Problem: Is sensitization to atopic reaction related to treatment response of recurrent Candida vulvovaginal (RVVC)?
Method of the study: Analysis of ReCiDiF trial data of optimal (OR) and non-responders (NR) to fluconazole maintenance treatment, to explore medical history, physical status, family history, and vaginal immune response for potential sensitization to atopic reaction.

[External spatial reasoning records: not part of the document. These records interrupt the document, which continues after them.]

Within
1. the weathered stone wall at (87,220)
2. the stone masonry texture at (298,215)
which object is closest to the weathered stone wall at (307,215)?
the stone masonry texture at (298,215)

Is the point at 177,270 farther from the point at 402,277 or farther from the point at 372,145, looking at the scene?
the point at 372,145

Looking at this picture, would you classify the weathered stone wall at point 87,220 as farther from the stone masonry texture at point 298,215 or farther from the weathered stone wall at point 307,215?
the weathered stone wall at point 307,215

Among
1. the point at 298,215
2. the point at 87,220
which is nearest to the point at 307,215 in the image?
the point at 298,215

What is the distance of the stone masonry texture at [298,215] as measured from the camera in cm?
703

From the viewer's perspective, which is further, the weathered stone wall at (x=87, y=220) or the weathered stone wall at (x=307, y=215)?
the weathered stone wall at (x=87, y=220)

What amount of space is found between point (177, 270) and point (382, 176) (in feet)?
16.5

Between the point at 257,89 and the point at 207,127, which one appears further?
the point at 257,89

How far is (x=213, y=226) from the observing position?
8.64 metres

Results: Sociodemographic characteristics of 33 NR women were not different from 38 OR. NR had received higher number of different treatments (mean difference 1.6 different treatments (95% CI: 0.20-2.97), P = .03) and had more episodes of disease (P < .05). Multivariate regression analysis showed that family history of atopy (OR: 4.9, CI 95%: 1.1-22.2), duration of symptoms (OR: 1.2, CI 95%: 1.02-1.5), and vulvar excoriation (OR: 3.6, CI 95%: 1.4-9.3) were related to non-response. Vulvar excoriation at entry was the only statistically significant predictive factor for non-response in multivariate analysis with specificity 77.8% and sensitivity 51.6%.
Conclusion: Women with RVVC with vulvar excoriation, longer duration of disease, and family history of atopic disease are at increased risk not to respond to maintenance fluconazole treatment.
Keywords: atopy; candidosis; fluconazole; maintenance therapy; recurrent vulvovaginal candidiasis; vulvar excoriation.
© 2017 John Wiley & Sons A/S. Published by John Wiley & Sons Ltd.